Printers and Organs: How 3-D Bioprinting Might End the Organ Donor Crisis

In Brief

On average, 20 Americans die each day due to challenges surrounding organ availability. Around the world, people with the economic means will even buy organs off the black market. This global organ trade is a dangerous and illegal practice. However, science may come to the rescue. 3-D bioprinting is one of the latest cutting-edge technologies that can help organ supply meet demand. Bioprinting was launched in the late 1980’s using modified normal printers filled with “bioink,” a liquid mixture of cells and nutrients instead of traditional ink. Bioprinting soon gained 3-D capabilities and is slowly progressing from the experimental phase to clinical applications.

How 3-D Bioprinting Works: “A Cooking Guide”

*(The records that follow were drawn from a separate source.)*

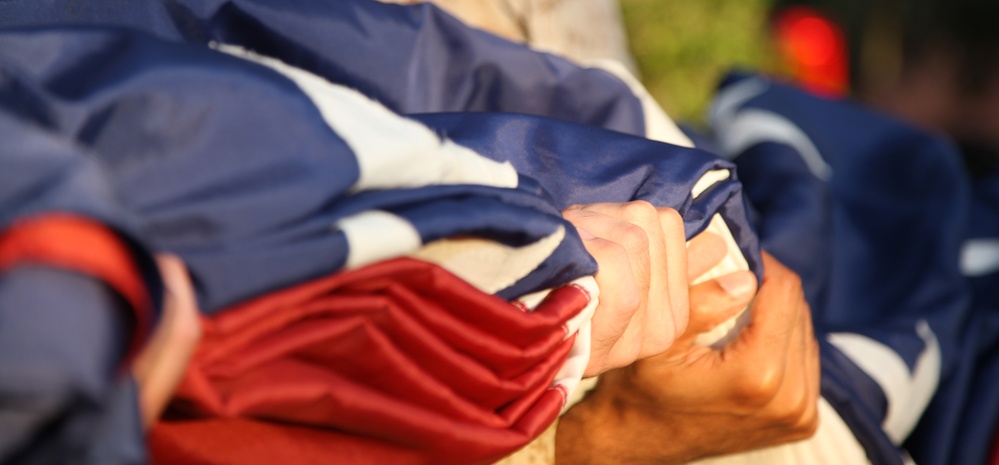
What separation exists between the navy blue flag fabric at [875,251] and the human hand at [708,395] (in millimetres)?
88

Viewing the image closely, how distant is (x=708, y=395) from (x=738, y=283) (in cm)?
8

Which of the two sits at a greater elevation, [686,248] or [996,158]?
[686,248]

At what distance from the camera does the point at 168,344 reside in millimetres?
340

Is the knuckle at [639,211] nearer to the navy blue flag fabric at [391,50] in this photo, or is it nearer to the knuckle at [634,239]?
the knuckle at [634,239]

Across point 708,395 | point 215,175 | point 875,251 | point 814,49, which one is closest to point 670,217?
point 708,395

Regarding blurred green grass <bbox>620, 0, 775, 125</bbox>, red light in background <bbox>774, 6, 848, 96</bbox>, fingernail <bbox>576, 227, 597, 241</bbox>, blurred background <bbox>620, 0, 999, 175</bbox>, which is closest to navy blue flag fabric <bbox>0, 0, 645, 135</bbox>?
fingernail <bbox>576, 227, 597, 241</bbox>

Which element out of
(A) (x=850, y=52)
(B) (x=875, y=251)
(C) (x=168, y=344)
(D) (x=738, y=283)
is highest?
(C) (x=168, y=344)

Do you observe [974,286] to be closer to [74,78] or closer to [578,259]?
[578,259]

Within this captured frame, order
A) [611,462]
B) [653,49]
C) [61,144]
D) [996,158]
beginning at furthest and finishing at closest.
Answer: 1. [653,49]
2. [996,158]
3. [611,462]
4. [61,144]

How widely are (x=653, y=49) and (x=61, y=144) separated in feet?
8.12

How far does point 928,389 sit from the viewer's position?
2.93ft

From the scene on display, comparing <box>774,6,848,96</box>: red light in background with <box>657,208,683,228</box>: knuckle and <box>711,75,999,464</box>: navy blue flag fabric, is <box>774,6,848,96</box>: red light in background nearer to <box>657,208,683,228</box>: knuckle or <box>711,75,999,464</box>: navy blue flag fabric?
<box>711,75,999,464</box>: navy blue flag fabric

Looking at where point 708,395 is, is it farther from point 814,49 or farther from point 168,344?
point 814,49

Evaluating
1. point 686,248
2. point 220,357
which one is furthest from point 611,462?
point 220,357
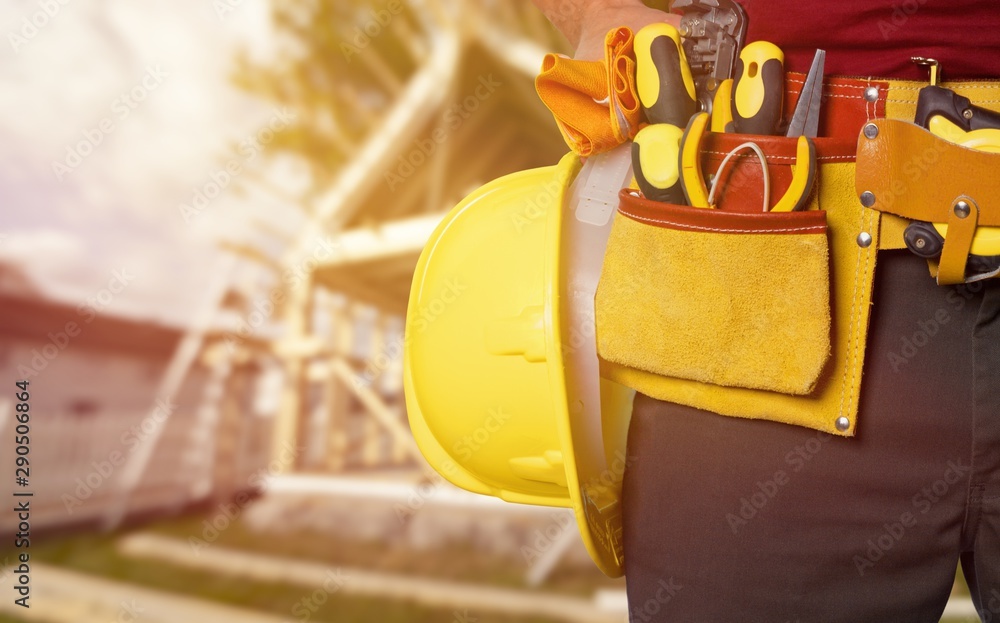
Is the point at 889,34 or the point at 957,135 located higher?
the point at 889,34

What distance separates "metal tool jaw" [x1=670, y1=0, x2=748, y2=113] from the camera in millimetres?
965

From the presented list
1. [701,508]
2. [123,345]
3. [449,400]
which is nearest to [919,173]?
[701,508]

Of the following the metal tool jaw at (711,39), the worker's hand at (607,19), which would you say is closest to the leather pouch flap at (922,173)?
the metal tool jaw at (711,39)

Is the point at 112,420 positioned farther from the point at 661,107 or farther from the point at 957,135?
the point at 957,135

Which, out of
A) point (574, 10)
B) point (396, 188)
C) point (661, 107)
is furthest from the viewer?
point (396, 188)

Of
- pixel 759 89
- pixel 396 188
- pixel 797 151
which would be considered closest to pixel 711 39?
pixel 759 89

Just as a chef can make a world-class dish tailored to customer wishes, those who operate bioprinters must cater their “bio-recipes” to each individual patient. Here’s the process:

  1. What better way to start than scanning the patient’s own organs and tissues? Typically, medical imaging techniques, such as computed tomography (CT) and magnetic resonance imaging (MRI) visualize objects. In CT, an X-ray source rotates around an item, where a sensor measures the beam intensity to draw a picture. In comparison, MRIs utilize strong magnetic fields to change the energy states of atoms within tissues, which characterize that shape. These initial bio-recipes are computer-aided design (CAD) files that help physicians determine the shape of the printed organ.
  2. Just as a chef might tweak a recipe, these files might also require tweaking to make them suitable for 3-D printing. After the CAD file is adjusted, it is converted into a format the bioprinter can understand, making the bio-recipe ready for production.
  3. On to the cooking! 3-D bioprinting works via a process called additive manufacturing. This methodology adds thin layers to a base until an object is created, similar to making a layer cake. The layers are composed of pluripotent stem cells derived from the patient’s own body. Since the cells are specific to the patient, this technique overcomes the problem of organ rejection.
  4. Now for the final touches. After printing, both mechanical and chemical stimulations are required to mature tissues and maintain their structural integrity, just as a world-class chef must perfect the structure and design of a dish. In bioprinting, this tricky step is not yet mastered, as it’s difficult to maintain the cells’ structure and keep them alive for long periods of time.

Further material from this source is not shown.